Assuming Martin O’Neill is tied into his contract, is this the moment to start a Bring Back Graham Taylor campaign?
No, and I think last night’s result slightly more complicated than that. And perhaps it really is time now for a few minutes’ reflective silence from the press. They got what they wanted – and what they wanted has been shown up for gimcrack juvenile Boy’s Own rubbish.
Let me get my sole piece of cynicism out of the way first: with this result, McClaren has proved once and for all that he has broken with the Sven era. Because above all else, this wasn’t a Sven result. There.
The game was a reminder of how many genuinely talented players are missing from England at the moment, and how much of a difference that has made. A fit Michael Owen, for instance. Rooney is having to play what you might call the Shearer role as senior England striker at the age of 20. So did Owen in 2001, but with experienced heads around him like Teddy Sheringham. And he had the benefit of a regular partner in the (hideously mismanaged at club level) Emil Heskey.

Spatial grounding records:

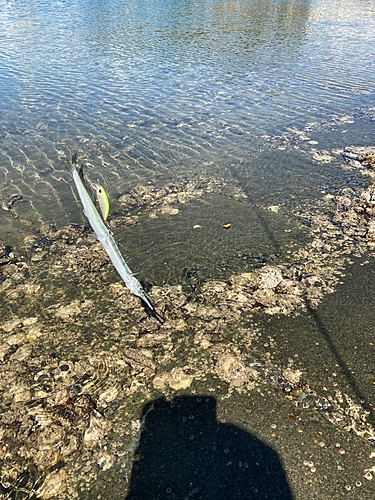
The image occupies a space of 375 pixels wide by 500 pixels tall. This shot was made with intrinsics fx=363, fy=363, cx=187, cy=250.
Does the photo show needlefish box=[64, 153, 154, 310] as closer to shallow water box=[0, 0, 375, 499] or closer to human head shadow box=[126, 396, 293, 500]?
human head shadow box=[126, 396, 293, 500]

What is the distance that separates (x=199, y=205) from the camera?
8062mm

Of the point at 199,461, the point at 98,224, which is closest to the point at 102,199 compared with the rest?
the point at 98,224

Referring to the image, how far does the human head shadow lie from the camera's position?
10.7 ft

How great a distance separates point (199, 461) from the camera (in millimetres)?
3486

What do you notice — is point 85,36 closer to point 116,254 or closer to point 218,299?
point 218,299

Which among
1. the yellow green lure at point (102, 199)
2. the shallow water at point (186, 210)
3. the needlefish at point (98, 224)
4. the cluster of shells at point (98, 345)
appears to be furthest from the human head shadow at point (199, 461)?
the yellow green lure at point (102, 199)

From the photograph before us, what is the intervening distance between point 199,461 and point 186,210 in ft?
17.2

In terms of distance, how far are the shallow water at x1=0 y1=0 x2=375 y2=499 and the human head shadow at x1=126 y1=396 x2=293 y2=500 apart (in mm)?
104

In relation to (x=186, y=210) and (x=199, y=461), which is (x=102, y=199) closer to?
(x=199, y=461)

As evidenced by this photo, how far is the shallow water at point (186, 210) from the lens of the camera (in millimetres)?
4070

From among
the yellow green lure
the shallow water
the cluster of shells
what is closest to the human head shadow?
the shallow water

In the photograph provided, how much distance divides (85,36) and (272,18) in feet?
51.9

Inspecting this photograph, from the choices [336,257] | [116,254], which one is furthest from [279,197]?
[116,254]

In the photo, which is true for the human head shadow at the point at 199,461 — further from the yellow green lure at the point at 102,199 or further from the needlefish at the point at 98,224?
the yellow green lure at the point at 102,199
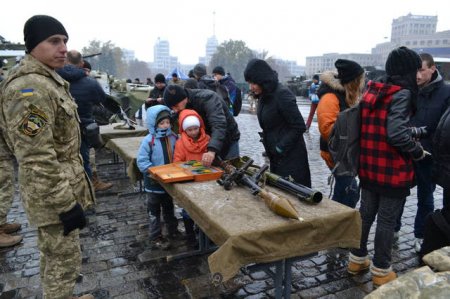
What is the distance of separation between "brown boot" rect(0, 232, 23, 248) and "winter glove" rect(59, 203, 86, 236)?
2.10 meters

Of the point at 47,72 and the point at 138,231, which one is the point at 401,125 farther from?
the point at 138,231

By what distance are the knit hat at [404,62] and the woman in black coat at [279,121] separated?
0.92 metres

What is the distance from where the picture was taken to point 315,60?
134125 mm

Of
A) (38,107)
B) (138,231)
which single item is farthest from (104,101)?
(38,107)

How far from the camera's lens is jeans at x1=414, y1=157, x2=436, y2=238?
3.78 metres

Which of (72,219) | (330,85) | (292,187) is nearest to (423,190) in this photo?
(330,85)

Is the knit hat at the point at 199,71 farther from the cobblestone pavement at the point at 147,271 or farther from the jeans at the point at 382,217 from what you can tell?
the jeans at the point at 382,217

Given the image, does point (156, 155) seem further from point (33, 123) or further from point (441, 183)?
point (441, 183)

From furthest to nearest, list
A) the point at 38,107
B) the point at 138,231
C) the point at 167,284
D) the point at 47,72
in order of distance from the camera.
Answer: the point at 138,231 → the point at 167,284 → the point at 47,72 → the point at 38,107

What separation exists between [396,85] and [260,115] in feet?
4.17

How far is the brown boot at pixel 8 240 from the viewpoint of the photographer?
3.99 meters

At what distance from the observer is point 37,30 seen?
2.31 meters

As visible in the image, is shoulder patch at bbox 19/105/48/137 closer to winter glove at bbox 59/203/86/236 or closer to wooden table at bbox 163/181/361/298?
winter glove at bbox 59/203/86/236

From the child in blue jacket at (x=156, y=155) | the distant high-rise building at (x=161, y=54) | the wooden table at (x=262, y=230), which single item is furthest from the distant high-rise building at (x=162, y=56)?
A: the wooden table at (x=262, y=230)
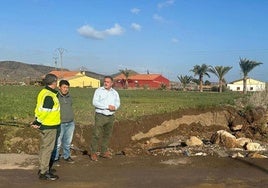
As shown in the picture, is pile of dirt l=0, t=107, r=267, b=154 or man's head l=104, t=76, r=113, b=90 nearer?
man's head l=104, t=76, r=113, b=90

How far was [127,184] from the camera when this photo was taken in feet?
25.6

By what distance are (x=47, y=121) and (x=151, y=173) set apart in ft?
7.71

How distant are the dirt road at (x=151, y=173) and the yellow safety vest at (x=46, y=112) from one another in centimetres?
108

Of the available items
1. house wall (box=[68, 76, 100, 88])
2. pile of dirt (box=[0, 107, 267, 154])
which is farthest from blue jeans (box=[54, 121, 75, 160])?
house wall (box=[68, 76, 100, 88])

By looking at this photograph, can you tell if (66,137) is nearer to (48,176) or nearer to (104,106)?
(104,106)

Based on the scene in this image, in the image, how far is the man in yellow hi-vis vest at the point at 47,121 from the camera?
8.00m

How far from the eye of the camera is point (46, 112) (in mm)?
8039

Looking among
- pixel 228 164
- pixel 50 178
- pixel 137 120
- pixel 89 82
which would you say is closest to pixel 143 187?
→ pixel 50 178

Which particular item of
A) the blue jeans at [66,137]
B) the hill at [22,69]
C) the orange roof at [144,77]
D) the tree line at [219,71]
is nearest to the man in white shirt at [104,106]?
the blue jeans at [66,137]

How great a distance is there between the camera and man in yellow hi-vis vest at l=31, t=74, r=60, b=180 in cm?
800

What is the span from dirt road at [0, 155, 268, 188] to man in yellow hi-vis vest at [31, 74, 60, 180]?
0.28 meters

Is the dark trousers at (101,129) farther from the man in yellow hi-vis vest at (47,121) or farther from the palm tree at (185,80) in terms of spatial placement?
the palm tree at (185,80)

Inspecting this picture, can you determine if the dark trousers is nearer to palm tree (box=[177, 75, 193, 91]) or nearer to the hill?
palm tree (box=[177, 75, 193, 91])

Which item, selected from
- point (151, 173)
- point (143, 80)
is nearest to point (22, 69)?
point (143, 80)
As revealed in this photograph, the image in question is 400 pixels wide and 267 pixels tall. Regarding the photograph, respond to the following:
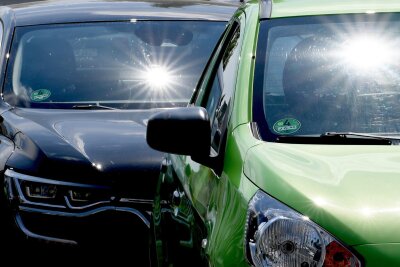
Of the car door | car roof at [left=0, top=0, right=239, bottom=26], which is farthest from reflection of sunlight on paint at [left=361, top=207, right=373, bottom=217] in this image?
car roof at [left=0, top=0, right=239, bottom=26]

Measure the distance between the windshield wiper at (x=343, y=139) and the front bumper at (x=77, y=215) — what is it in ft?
8.01

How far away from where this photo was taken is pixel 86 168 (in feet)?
21.4

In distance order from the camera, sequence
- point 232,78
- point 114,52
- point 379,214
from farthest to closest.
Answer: point 114,52, point 232,78, point 379,214

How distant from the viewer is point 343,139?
413 cm

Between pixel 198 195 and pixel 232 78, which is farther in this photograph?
pixel 232 78

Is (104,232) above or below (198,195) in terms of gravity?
above

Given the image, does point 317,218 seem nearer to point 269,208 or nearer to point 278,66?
point 269,208

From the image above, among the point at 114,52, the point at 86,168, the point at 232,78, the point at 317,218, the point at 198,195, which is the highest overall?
the point at 114,52

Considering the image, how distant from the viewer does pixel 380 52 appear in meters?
4.71

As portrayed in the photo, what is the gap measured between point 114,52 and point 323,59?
3904 millimetres

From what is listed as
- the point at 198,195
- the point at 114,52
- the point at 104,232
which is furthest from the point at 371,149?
the point at 114,52

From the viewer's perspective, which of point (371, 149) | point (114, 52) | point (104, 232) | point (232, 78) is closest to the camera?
point (371, 149)

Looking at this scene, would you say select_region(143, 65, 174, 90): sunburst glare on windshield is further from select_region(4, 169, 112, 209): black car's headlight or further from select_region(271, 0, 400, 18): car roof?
select_region(271, 0, 400, 18): car roof

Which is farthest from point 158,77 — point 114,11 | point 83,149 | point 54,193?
point 54,193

# [WORK ORDER]
Condense the paragraph of the football commentary beginning "The game was a reminder" into a bulleted list that keeps its main facts. The records were drawn from a separate source.

# [TASK RESULT]
- The game showed how many genuinely talented players England is missing and how much difference their absence makes, a fit Michael Owen being one example.
- At 20, Rooney is playing the Shearer role as England's senior striker.
- Owen had the same role in 2001 but had experienced players such as Teddy Sheringham around him.
- Owen also had a regular partner in Emil Heskey, who was badly mismanaged at club level.